**ЗАДАНИЯ:**
1) Процитируйте часть фрагмента документа между словами «Очевиден и тот» и «же стала лояльность.», включая их.
2) Соответствуют ли фрагменту документа утверждения (а), (б) и (в)? Ответьте на каждое «да» или «нет» и дословно приведите слова текста, которые это решают.
(а) В центрально-промышленном районе большевики одержали убедительную победу.
(б) За Лениным и Троцким пошло большинство русских.
(в) Крестьянская война закончилась после введения НЭПа и ликвидации продразверстки.
3) Переведите на английский язык предложение из фрагмента документа: «Много написано о Тамбовском восстании, но подобных восстаний было множество».

**ФРАГМЕНТ ДОКУМЕНТА:**
******
Что ж, тут все логично. Предельным выражением «объектности» является смерть. Труп – идеальный объект. Поэтому миф жертвы неизбежно ведет к некропатриотизму, а он сводится к ритуальному плачу по «погубленной России». И сама Россия здесь просто-напросто лишена будущего, ведь какое земное будущее может быть у трупа?

Откуда все это? Дыма без огня не бывает. В 1917 году Россия действительно столкнулась лицом к лицу со смертью. Можно даже сказать – пережила клиническую смерть. Но она выбралась из бездны и стала залечивать раны. Многие же люди так и остались поражены произошедшим. Они стали воспринимать свою нацию и себя как «живых мертвецов». Просто наиболее продвинутые ретрансляторы мифа жертвы это осознают, а менее продвинутые склонны рассуждать о живом объекте, который еще может что-то сделать сам. Кстати, отсюда – из некропатриотизма – и вырастает коллаборационизм. В свое время многие плакальщики по России задумались: «А зачем церемониться с коллективным трупом? Надо мстить убийцам и создавать принципиально новое». И пошли под иностранные знамена, воевать за Гитлера.

«Россия погибла» – именно этот вывод и подвиг многих ультраправых националистов думать о создании новой нации на осколках «погибнувшей». Отсюда и проекты создания «Республики Залесья», «Ингерманландии» и прочее творчество «русских сепаратистов», которые вчера еще были убежденными сторонниками Великой Русской Империи.

К слову, становится более понятен яростный антисоветизм некоторых нынешних «белых борцов». Если Россия не погибла, то она так или иначе сохранила себя в формате советизма. А признать это им онтологически сложно. Именно в этом одна из причин яростных атак на советизм, а отрицание марксизма (совершенно верное в основе своей) – здесь дело второе, если только не десятое.

Великая ошибка

Мне представляется, что в 1917 году Россия и русский народ выступили в качестве субъекта, творца истории. Конечно, было бы совершенно нелепым утверждать, что за Лениным и Троцким пошло большинство русских. Вообще, большинство всегда политически пассивно и не имеет какой-либо четкой позиции, реагируя на произошедшее достаточно спонтанно. Но факт есть факт – миллионы русских пошли за большевиками. Причем речь идет прежде всего о рабочих, которые были тогда, в условиях вызревания индустриального общества, весьма авангардной и мобильной силой. У нас любят поговорить о том, как большевики проиграли на выборах в Учредительное собрание (об этом речь еще пойдет – ниже). Но ведь это в масштабах всей страны, а в центрально-промышленном районе они одержали убедительную победу, и это во многом предопределило их победу в Гражданской войне.

Очевиден и тот факт, что в конце Гражданской войны большинство все-таки признало власть РКП(б). Вспомним, что уже после разгрома П.Н. Врангеля, в 1921 году, Россия была объята пожаром крестьянской войны. Много написано о Тамбовском восстании, но подобных восстаний было множество. Они практически парализовали жизнь Советской России. И сибирские делегаты были вынуждены пробиваться на X съезд РКП(б) с боями. Но стоило только ввести НЭП и ликвидировать продразверстку, как крестьянская война моментально закончилась. Отношение к большевизму было по-прежнему сложным, но превалировать все же стала лояльность.
******
**ЗАПИСИ НАБОРА ДАННЫХ:**

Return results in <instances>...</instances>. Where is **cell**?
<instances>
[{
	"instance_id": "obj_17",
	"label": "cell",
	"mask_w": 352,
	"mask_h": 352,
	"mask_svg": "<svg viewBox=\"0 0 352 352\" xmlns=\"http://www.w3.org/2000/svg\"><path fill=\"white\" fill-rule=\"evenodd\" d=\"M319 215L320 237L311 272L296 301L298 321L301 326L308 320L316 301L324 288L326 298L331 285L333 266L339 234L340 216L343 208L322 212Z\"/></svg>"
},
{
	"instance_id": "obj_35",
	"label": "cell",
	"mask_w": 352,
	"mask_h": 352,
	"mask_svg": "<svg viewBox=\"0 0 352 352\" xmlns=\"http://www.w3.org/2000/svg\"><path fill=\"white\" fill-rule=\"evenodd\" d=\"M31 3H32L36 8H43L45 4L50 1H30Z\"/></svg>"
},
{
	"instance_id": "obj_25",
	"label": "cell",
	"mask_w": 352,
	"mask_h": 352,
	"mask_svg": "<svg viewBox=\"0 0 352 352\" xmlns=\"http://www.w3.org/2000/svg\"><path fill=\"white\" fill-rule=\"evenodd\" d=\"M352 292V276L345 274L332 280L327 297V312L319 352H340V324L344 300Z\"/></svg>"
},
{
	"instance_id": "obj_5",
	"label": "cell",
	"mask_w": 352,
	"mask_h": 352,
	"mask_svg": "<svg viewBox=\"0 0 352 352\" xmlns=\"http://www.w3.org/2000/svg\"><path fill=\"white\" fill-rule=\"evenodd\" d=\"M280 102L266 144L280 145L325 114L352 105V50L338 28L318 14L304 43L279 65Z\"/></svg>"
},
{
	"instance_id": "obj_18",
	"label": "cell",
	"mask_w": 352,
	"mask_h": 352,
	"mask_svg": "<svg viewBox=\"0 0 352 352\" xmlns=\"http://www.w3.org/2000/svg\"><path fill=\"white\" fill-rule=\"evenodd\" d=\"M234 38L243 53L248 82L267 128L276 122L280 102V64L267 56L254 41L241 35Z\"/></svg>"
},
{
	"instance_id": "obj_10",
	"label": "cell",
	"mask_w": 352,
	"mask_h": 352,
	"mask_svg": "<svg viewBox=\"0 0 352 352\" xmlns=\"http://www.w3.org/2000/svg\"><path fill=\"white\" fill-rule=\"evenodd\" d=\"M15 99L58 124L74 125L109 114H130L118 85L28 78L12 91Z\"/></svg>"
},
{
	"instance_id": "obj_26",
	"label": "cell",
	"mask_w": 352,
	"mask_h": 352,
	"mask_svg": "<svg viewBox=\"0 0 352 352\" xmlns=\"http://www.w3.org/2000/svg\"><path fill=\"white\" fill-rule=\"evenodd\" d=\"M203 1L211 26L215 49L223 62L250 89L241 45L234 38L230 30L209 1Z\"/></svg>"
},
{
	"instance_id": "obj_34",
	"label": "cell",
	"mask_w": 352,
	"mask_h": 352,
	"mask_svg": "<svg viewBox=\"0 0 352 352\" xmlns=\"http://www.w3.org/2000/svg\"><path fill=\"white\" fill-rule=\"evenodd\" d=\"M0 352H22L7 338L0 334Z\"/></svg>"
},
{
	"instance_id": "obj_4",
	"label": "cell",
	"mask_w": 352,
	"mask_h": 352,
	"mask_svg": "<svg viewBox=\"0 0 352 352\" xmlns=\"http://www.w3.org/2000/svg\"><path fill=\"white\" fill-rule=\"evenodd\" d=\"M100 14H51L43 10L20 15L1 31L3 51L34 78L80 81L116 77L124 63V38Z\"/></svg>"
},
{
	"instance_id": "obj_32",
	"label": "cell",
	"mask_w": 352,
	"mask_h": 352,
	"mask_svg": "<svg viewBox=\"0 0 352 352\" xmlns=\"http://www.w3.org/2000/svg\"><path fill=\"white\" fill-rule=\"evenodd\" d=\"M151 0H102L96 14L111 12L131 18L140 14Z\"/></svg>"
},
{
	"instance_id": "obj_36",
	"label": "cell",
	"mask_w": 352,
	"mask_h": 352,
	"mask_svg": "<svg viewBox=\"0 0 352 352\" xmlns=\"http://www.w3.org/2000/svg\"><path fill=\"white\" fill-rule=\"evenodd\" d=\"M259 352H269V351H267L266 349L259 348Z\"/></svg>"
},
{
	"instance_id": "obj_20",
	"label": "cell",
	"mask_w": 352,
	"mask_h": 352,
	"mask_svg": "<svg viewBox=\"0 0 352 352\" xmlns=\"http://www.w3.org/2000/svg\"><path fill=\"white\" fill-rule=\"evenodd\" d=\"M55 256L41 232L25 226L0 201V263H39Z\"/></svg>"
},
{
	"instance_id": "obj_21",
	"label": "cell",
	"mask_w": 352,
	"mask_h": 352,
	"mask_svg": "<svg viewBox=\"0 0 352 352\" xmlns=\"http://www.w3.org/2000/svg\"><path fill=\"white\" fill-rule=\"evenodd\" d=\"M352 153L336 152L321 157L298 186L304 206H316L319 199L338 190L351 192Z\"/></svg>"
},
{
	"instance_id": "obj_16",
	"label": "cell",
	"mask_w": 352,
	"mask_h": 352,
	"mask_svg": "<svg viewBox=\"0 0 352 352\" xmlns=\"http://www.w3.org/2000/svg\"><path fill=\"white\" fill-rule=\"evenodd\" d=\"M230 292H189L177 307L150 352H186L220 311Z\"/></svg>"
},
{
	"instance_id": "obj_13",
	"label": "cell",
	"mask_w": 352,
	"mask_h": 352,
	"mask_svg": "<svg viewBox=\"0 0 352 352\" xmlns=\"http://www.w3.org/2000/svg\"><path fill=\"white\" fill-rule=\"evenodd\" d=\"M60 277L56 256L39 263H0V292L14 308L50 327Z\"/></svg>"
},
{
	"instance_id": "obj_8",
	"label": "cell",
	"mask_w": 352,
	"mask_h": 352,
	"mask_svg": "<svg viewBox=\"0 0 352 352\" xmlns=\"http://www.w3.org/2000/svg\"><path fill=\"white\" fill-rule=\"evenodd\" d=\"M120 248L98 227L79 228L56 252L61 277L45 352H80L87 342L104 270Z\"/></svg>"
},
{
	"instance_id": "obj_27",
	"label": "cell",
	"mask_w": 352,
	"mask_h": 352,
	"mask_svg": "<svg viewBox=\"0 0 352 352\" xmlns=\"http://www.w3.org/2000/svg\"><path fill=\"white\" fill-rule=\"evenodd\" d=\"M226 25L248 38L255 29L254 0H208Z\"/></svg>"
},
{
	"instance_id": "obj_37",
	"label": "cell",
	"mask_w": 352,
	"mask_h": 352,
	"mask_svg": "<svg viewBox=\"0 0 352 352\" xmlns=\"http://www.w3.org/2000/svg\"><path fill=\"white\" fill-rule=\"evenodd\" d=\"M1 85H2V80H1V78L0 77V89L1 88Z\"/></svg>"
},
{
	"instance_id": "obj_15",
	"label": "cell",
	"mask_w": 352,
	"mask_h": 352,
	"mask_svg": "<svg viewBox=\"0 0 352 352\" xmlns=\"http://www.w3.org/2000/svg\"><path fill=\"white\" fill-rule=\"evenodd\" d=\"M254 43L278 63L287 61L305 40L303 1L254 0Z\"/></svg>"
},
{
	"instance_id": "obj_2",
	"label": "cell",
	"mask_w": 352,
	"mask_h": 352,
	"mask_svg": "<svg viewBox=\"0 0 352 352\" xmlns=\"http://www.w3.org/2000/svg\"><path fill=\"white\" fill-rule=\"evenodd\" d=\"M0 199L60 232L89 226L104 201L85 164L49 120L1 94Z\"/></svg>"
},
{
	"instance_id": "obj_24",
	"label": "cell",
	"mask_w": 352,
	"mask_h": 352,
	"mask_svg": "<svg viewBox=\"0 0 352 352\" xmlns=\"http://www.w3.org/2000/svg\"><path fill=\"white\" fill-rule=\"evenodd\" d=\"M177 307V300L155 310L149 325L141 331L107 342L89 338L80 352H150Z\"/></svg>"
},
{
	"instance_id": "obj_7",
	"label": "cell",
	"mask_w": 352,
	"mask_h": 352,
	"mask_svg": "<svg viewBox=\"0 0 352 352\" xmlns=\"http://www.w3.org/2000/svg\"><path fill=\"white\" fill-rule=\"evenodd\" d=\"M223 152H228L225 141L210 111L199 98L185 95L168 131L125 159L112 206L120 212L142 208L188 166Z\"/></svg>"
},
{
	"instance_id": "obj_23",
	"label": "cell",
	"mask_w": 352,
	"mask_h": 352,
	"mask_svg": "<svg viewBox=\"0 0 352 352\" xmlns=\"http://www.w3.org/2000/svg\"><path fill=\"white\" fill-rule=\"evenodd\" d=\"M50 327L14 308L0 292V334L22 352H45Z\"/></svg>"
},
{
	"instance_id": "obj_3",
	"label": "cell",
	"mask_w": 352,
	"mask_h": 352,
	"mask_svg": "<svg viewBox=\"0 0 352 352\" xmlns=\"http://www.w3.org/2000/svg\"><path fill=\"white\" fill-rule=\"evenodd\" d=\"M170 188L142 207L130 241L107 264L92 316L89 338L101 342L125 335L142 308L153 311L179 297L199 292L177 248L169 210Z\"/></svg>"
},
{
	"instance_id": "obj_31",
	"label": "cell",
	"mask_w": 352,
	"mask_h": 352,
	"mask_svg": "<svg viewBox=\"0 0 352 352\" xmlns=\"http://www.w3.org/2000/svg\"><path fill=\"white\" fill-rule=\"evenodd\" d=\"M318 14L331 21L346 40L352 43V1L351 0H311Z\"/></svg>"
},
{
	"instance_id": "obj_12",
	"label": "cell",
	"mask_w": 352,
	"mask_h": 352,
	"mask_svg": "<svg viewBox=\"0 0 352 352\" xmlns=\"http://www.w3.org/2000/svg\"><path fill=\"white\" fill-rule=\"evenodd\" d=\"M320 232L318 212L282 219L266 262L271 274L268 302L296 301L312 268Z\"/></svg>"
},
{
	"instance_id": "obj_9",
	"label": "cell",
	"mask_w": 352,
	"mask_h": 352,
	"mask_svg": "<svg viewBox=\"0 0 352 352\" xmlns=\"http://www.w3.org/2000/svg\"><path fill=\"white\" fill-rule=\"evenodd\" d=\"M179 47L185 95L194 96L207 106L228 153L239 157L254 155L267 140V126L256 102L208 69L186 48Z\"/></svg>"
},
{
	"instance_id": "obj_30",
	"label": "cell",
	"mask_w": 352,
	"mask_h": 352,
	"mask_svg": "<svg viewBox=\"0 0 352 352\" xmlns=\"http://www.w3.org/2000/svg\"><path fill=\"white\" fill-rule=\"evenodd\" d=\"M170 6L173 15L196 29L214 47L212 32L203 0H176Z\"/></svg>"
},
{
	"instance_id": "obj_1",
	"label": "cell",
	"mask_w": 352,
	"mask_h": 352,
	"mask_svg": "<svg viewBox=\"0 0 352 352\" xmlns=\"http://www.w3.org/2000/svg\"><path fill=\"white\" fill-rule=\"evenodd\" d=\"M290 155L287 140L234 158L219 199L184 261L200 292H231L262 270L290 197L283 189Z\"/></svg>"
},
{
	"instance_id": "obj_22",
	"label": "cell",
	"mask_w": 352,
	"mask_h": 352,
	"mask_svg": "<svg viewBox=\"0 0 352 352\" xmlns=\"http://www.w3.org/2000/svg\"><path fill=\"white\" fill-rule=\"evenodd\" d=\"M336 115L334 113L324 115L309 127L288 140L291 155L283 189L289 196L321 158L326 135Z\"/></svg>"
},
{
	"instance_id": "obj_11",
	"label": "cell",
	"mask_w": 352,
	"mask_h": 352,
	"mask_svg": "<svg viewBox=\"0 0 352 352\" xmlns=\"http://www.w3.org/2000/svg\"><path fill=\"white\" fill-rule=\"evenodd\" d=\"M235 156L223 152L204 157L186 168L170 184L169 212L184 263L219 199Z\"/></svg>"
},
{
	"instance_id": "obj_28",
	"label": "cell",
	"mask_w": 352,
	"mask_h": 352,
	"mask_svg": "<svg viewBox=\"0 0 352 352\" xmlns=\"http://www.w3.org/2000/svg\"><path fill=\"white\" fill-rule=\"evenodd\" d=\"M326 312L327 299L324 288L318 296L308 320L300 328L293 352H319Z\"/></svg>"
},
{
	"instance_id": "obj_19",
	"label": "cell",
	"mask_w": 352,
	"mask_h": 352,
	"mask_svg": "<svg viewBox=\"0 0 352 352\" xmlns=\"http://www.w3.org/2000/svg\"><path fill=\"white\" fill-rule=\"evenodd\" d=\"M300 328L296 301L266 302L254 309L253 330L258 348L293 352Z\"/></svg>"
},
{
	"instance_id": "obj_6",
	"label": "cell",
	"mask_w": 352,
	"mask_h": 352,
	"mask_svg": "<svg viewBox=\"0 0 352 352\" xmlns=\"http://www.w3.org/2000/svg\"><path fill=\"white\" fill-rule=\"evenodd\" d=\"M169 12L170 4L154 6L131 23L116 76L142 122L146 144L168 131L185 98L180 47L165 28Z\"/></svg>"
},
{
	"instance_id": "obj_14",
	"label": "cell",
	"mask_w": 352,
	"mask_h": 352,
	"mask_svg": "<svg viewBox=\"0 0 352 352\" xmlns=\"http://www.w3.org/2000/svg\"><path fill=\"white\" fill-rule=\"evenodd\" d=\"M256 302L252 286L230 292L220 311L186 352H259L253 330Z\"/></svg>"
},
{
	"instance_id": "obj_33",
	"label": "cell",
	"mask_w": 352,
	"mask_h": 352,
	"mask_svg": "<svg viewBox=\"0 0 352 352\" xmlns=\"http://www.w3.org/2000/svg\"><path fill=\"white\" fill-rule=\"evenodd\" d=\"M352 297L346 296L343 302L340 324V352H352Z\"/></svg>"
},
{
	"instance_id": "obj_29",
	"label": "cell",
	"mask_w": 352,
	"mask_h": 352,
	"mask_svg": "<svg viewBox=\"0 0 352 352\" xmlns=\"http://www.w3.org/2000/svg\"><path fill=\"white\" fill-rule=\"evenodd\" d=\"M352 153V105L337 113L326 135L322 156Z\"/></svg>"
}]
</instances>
******
**ОТВЕТЫ:**
1)
Очевиден и тот факт, что в конце Гражданской войны большинство все-таки признало власть РКП(б). Вспомним, что уже после разгрома П.Н. Врангеля, в 1921 году, Россия была объята пожаром крестьянской войны. Много написано о Тамбовском восстании, но подобных восстаний было множество. Они практически парализовали жизнь Советской России. И сибирские делегаты были вынуждены пробиваться на X съезд РКП(б) с боями. Но стоило только ввести НЭП и ликвидировать продразверстку, как крестьянская война моментально закончилась. Отношение к большевизму было по-прежнему сложным, но превалировать все же стала лояльность.

2)
(а) Да: «а в центрально-промышленном районе они одержали убедительную победу».
(б) Нет: «было бы совершенно нелепым утверждать, что за Лениным и Троцким пошло большинство русских».
(в) Да: «Но стоило только ввести НЭП и ликвидировать продразверстку, как крестьянская война моментально закончилась».

3) Much has been written about the Tambov uprising, but there were many such uprisings.